BlockChalk: Forget About The Neighborhood
BlockChalk is a new locative media tool made by former Delicious people Stephen Hood and Dave Baggeroer. BlockChalk is available for different smartphones and meant, according to its makers, to be “the voice of your neighborhood”. BlockChalk essentially enables us to correspond with strangers that are close-by. The GPS-based app enables users to leave notes, or ‘chalks’, about what’s going on at a certain location. Users can then reply to other users’ chalks.
“Use your mobile phone to leave messages on your block, your street, at the coffee shop, or anywhere you happen to be. Respond privately or publicly to messages from people in your neighborhood. It’s easy: you don’t even have to sign up.”
Interesting about BlockChalk is that it allows its users to connect with people that are close-by at a specific moment. The app, that recently launched an API for developers, works well and enables push messages, which is necessary for these kinds of applications. As I’m one of the first four users in Amsterdam I can’t really report about interesting conversations on this platform, but there are some great ‘Chalk talks’ going on in New York City and Los Angeles.
Although BlockChalk pretends to be a neighborhood app, the whole idea essentially has nothing to do with neighborhoods.
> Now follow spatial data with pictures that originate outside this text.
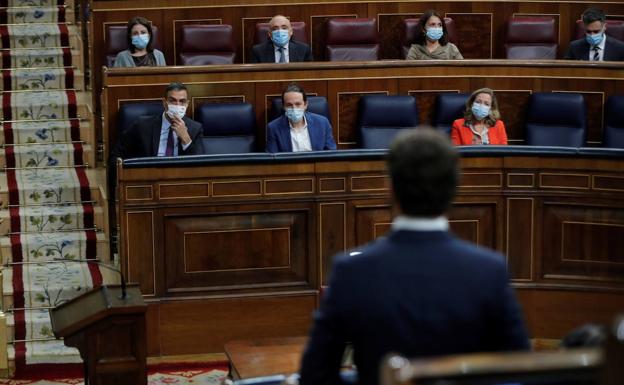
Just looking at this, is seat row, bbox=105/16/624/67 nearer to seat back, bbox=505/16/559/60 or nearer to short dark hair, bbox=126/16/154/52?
seat back, bbox=505/16/559/60

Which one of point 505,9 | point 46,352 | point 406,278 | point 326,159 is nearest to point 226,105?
point 326,159

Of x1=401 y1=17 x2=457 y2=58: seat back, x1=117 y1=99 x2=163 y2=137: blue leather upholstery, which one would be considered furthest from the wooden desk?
x1=401 y1=17 x2=457 y2=58: seat back

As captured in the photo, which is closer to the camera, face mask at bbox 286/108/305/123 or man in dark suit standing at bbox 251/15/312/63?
face mask at bbox 286/108/305/123

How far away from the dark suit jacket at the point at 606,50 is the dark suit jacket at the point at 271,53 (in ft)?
4.19

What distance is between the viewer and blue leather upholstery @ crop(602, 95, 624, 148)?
529 cm

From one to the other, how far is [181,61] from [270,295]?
2.09 meters

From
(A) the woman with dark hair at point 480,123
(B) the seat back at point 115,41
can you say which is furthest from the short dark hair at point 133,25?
(A) the woman with dark hair at point 480,123

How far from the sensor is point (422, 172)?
1.77m

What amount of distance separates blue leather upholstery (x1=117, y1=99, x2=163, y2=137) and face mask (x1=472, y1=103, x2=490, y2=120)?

To the contrary, if BlockChalk is to become a huge communication platform (which as always depends on a ‘critical mass’ of users), it will be used to redefine the neighborhood from a static into a flexible concept. A neighborhood is about the coincidence of people living together within a certain spatial area (static). BlockChalk deals with the coincidence of people sharing position at a certain moment (flexible). The new BlockChalk-based neighborhood refreshes each minute and has boundaries based on GPS reach, not on administrative borders. BlockChalk will open doors for location-based communication within certain ‘interest groups’ as well as for very temporary messages and calls such as “Who can help starting my car?”. The importance of these kinds of messages does not depend on neighborhoods (implying local community sense), but on geographical positions at a certain moment. Therefore I think it’s a waste to combine this potentially great application with the concept of ‘neighborhood’. BlockChalk goes beyond that, as soon as users and makers understand its real potential. And as soon as people start using it.
In addition, it’s interesting how VentureBeat compares BlockChalk with other efforts to stimulate communication and cohesion within local communities. More specifically, the anology with the early ‘notificator’ is brilliant.